A Medicare database, second-hand stats and social-science findings shed light on how to handle data with care.
By Stephen Rynkiewicz
Journalists look for reassurance in data, as a way to validate what their sources tell them. Scientists aren’t so sure – they joke about “data” being the plural of “anecdote.” Two sources are better than one, except when they’re both wrong.
“You can really jump to the wrong conclusions if you don’t have an understanding of the background of the data,” says Matthew Roberts, informatics manager for Chicago’s health department.
Researchers make a familiar complaint about their data: Getting quoted out of context. The issue’s playing out in a Medicare database of payments doctors took from medical suppliers. Both groups found errors in the data, and payments on research in progress were withheld.
“They just made some wrong guesses about what the data meant,” he said. The final Medicare database gives companies a chance to comment — to give details that could suggest a productive partnership rather than a conflict of interest.
With MacArthur Foundation funding, the conference connected data analysts with nonprofit workers to sort out public-access problems.
Some issues will be familiar to investigative reporters, such as “dirty data.” Nonprofits have limited resources to scrub their spreadsheets for inconsistencies or coding mistakes.
“Now I’m in wet-blanket mode,” Roberts said. “A lot of our data is not very clean to begin with.”
Online databases can reveal a number quickly, but not necessarily the definitions and methods behind it. “It can be immediately, incorrectly interpreted by anybody, right?”
Health care analysts are also wary of crossing the line on patient privacy. He notes that Illinois inadvertently named West Nile virus victims simply by reporting the gender and age of a county’s victims.

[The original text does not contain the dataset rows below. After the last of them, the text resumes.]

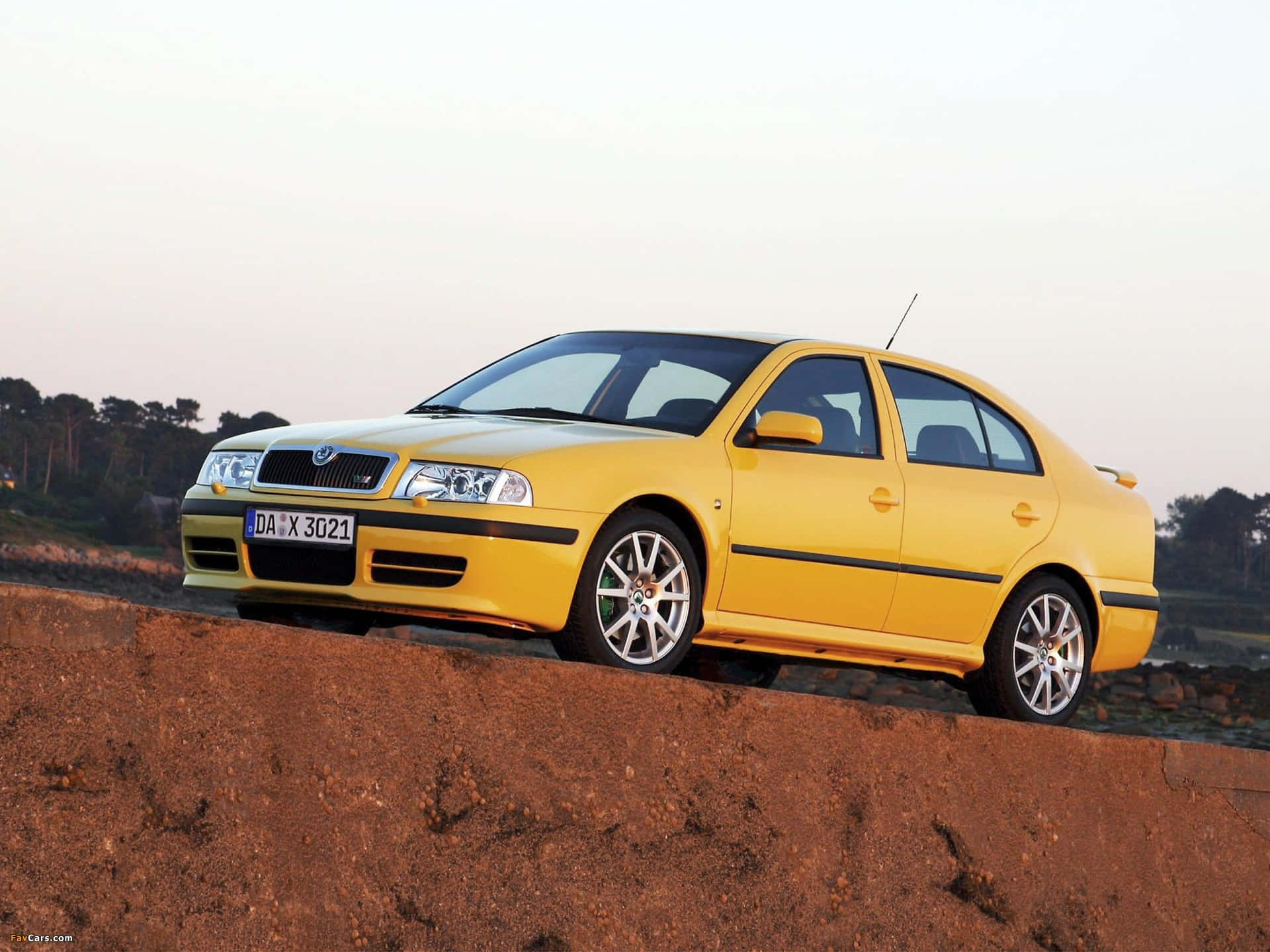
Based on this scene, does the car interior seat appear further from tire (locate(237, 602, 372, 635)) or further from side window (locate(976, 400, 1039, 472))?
tire (locate(237, 602, 372, 635))

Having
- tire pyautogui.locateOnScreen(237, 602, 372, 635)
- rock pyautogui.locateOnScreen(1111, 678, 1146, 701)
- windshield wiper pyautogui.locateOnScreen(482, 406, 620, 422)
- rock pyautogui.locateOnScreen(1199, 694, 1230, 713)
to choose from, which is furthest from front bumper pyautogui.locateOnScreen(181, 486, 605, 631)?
rock pyautogui.locateOnScreen(1111, 678, 1146, 701)

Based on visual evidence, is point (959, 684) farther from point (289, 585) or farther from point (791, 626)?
point (289, 585)

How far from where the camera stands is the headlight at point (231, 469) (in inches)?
254

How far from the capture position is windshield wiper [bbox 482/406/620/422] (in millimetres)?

“If you take a look at the obituaries in a small county,” he said, “for any of those given days where the date of death was mentioned, you could pretty quickly figure out who was the 84-year-old male who had died from disease x.”
The Society of Professional Journalists ethics code calls on journalists to take responsibility for their work’s accuracy. That includes stats no less than anecdotes.

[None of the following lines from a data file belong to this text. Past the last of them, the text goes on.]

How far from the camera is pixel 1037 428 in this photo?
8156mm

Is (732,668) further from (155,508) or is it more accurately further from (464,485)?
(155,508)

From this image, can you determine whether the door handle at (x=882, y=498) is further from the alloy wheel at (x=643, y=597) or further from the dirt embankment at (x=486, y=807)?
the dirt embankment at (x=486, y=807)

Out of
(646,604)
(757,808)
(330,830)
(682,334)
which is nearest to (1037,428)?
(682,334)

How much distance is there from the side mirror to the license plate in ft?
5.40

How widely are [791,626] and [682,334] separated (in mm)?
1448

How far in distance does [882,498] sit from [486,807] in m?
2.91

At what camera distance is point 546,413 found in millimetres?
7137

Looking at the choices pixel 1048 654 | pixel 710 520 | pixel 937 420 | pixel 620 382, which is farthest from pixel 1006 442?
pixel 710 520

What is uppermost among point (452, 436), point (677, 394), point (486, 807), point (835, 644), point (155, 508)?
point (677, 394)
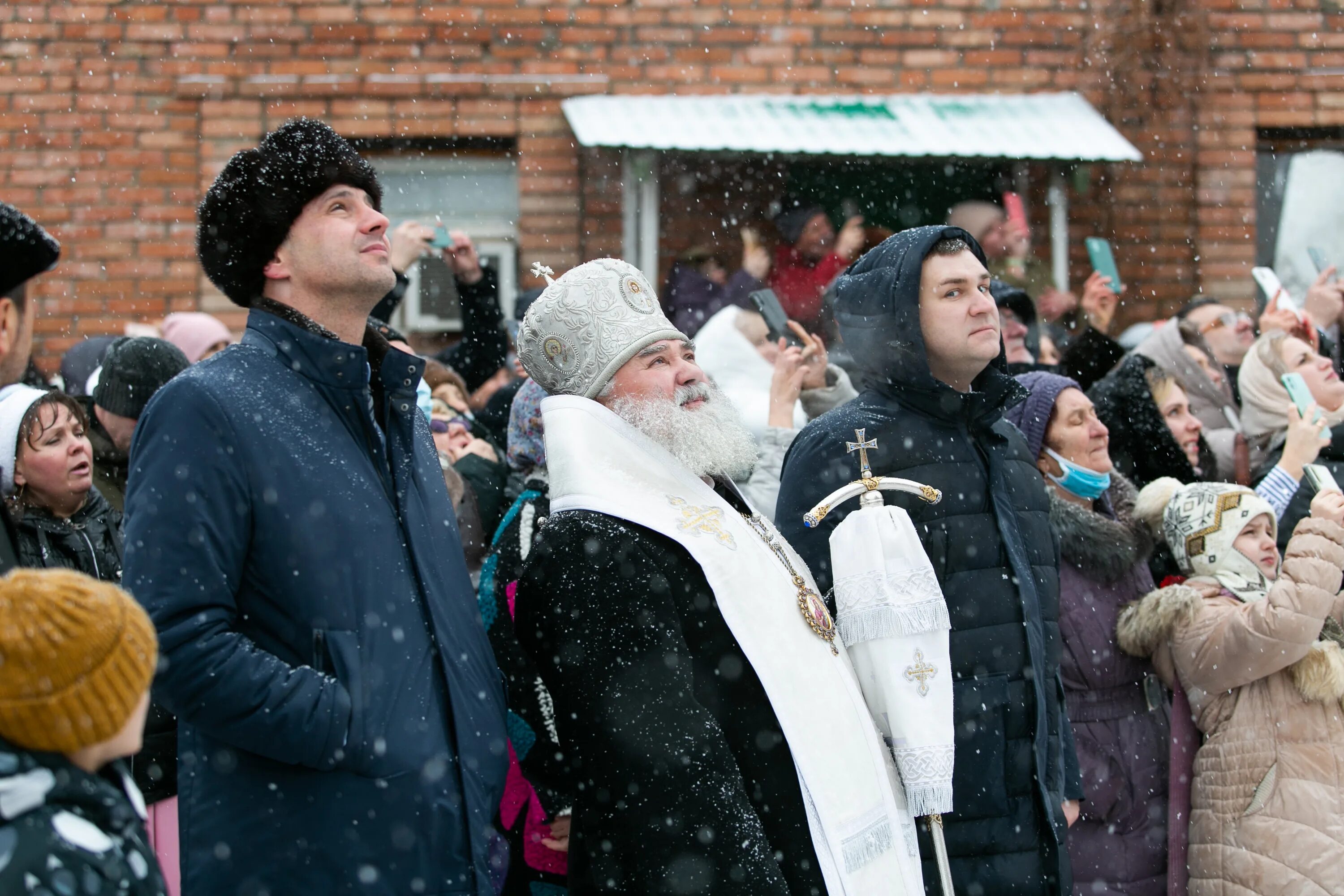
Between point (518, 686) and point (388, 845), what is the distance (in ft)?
1.94

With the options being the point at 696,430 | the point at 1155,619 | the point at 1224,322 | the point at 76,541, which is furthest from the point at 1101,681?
the point at 1224,322

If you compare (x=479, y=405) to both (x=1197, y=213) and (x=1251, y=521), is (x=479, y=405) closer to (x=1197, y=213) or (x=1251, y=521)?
(x=1251, y=521)

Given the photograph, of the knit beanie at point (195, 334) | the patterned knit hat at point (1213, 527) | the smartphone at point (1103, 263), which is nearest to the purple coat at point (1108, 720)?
the patterned knit hat at point (1213, 527)

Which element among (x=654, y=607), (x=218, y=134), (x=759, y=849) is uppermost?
(x=218, y=134)

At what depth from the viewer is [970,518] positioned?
9.58ft

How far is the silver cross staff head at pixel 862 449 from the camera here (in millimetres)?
2768

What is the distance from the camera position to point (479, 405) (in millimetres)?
6125

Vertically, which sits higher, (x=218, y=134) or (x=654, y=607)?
(x=218, y=134)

Pulitzer Prize-winner John Ullmann tells reporters to “interview their data,” to get familiar with the numbers and what’s behind them. Here are some questions to ask:
Is it accurate? Secondhand statistics should be handled with care. Often they’re stripped from their original context.

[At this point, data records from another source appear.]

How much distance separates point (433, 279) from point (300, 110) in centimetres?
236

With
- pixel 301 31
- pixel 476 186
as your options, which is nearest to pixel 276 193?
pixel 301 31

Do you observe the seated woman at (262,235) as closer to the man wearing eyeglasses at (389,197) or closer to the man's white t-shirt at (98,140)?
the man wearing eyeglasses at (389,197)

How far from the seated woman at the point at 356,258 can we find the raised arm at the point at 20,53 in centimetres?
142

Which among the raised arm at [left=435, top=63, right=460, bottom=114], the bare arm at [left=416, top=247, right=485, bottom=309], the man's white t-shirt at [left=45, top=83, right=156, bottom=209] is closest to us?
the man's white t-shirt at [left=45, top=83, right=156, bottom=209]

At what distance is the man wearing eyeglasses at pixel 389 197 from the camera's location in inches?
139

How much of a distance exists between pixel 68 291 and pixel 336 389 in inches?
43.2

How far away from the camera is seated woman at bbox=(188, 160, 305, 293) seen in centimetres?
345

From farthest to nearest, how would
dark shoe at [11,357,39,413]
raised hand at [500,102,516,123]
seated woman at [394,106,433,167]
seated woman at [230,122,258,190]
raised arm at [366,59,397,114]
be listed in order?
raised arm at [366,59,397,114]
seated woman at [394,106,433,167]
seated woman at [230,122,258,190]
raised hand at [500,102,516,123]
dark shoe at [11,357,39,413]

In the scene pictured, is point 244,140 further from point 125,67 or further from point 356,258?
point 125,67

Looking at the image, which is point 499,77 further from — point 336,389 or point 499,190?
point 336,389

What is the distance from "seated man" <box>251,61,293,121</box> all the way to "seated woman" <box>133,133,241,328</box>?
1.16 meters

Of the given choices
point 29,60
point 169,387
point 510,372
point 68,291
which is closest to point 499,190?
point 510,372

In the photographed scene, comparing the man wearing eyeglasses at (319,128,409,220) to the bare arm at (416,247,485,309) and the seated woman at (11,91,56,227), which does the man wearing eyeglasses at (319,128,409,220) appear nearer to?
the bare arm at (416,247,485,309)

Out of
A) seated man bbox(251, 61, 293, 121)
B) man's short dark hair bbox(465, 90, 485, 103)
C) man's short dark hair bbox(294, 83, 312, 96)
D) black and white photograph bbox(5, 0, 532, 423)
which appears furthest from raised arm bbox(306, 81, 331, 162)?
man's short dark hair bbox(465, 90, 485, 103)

Lately I tried to verify a marketing manager’s figures on how many customers companies lose every year. He attributed them to “a recent case study conducted by Bain Consulting.” His numbers were the same ones cited in Fred Reichheld’s 1990s book “The Loyalty Effect.” The Bain & Co. director was merely speculating about the payback from controlling turnover. Somehow his hypothetical figures had morphed into hard numbers.
Is it timely? Even the latest data may not reflect fast-moving events. The Census Bureau updates its 10-year count, but warns users about changes in questions and sample size.
Is it relevant? Watch for “survey bias,” signs that the methods might be dictating the outcome. Customer responses or social media polls may not say much about the general population.
The BBC reports that 16 percent of 18- to 25-year-olds “may be suffering from internet addiction disorder.” But it didn’t question whether the signs of net addiction, such as being “irritable when interrupted,” were addictive or even web-related behaviors.
Not till the last sentence was it noted that online addiction isn’t a recognized psychiatric disorder. But one caution flag fluttered high in the story: The survey was attributed to a marketing agency.
Is it complete? Directory listings often reflect who’s paying for them, or who’s placed source material online.
“The datasets we do get, we know that they’re not accurate,” Samia Makik of the Chatham Business Association told the Chicago conference. Her program and others put businesses online to keep shoppers in the community.
“The reason they’re going elsewhere is that’s what they find when they’re searching,” she said. “‘Well, this person has a deal, I’m going to go out there.'”
Is it trustworthy? Novel conclusions attract all kinds of editors, including those at medical journals. Peer review standards vary widely.
Seemingly conclusive findings can prove on further review to be random noise. That doesn’t stop scientists. They just figure the odds that they’re right, and try to improve them. That’s how they’re comfortable with their conclusions on, say, global warming.
Journalists can feel secure too, as long as they’re just as critical with stats as with sources.